Most Tennis Balls Held in the Mouth – Dog
WHO: Augie
WHAT: Five tennis balls
WHERE: Dallas, Texas, USA
WHEN: July 6, 2003
The world record for the most tennis balls held in the mouth by a dog at one time is five. Augie, a golden retriever owned by the Miller family in Dallas, Texas, USA, successfully gathered and held all five regulation-sized tennis balls on July 6, 2003.
While it is a Guinness World Record, I get very nervous when I see dogs do this. My Ollie used to carry 3 balls and boy was he proud of himself.
Here is a tale I have had up at my site’s page on getting a dog for years. Ever since hearing about it, I have not allowed my furkids to become ball nuts.
Special Safety Warning
Goldens are known to be ball fiends, some loving to chew on or carry multiple balls in their mouths. But, this alarming story from Bev Fillmore, who works with the Golden Retriever Rescue of Michigan, may give you a few good reasons to select some different toys for your Golden kids.
Two days ago, my three-year-old Golden, Woody, was playing with a rubber ball. With him, one ball in his mouth is never enough. He picked up a second ball and the first one went down his throat. He dropped the ball he had just picked up and started choking. I knew what was wrong as soon as he did it. I ran to him, did the Heimlich Maneuver on him and all I got out was blood and old food out of his stomach. There was blood and mucus everywhere and the ball was still stuck. I could see it.

▸ **BRIEF 1**
Reproduce the tennis ball record passage word for word, covering the stretch from "Most Tennis Balls Held in the Mouth –" through "become ball nuts.".
▸ **BRIEF 2**
According to the tennis ball record passage, which organization does Bev Fillmore work with?

▸ **RECORDS SUPPLIED**
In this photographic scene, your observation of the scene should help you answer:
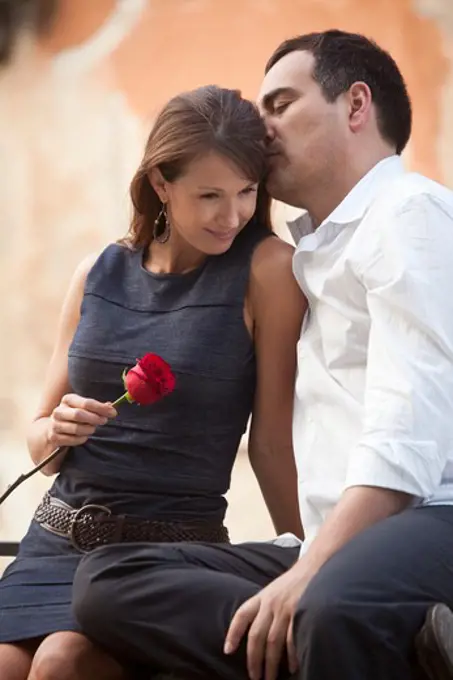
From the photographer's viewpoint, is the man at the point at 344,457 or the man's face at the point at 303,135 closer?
the man at the point at 344,457

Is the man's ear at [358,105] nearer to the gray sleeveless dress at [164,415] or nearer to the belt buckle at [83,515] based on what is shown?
the gray sleeveless dress at [164,415]

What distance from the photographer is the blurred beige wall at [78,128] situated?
259 centimetres

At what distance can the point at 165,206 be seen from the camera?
1.75 m

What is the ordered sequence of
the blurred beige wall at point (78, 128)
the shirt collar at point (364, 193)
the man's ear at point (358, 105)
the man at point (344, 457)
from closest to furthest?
the man at point (344, 457), the shirt collar at point (364, 193), the man's ear at point (358, 105), the blurred beige wall at point (78, 128)

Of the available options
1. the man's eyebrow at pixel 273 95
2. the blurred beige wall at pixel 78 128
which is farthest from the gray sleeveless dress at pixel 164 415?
the blurred beige wall at pixel 78 128

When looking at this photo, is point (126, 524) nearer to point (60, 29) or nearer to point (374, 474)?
point (374, 474)

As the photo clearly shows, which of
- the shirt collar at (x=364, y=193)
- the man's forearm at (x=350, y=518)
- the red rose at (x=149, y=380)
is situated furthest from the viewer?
the shirt collar at (x=364, y=193)

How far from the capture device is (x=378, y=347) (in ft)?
4.47

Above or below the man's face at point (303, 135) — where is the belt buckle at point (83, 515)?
below

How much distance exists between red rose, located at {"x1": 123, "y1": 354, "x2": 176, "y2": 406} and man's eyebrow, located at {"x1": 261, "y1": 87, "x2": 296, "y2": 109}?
22.3 inches

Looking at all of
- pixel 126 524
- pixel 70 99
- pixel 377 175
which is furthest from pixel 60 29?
pixel 126 524

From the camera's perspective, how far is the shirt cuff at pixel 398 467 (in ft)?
4.18

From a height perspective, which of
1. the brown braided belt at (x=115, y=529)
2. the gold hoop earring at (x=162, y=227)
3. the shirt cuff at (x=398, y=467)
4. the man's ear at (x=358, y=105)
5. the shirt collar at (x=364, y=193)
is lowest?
the brown braided belt at (x=115, y=529)

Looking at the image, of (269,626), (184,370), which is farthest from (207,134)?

▸ **FINAL ANSWER 1**
Most Tennis Balls Held in the Mouth – Dog
WHO: Augie
WHAT: Five tennis balls
WHERE: Dallas, Texas, USA
WHEN: July 6, 2003
The world record for the most tennis balls held in the mouth by a dog at one time is five. Augie, a golden retriever owned by the Miller family in Dallas, Texas, USA, successfully gathered and held all five regulation-sized tennis balls on July 6, 2003.
While it is a Guinness World Record, I get very nervous when I see dogs do this. My Ollie used to carry 3 balls and boy was he proud of himself.
Here is a tale I have had up at my site’s page on getting a dog for years. Ever since hearing about it, I have not allowed my furkids to become ball nuts.

▸ **FINAL ANSWER 2**
The Golden Retriever Rescue of Michigan.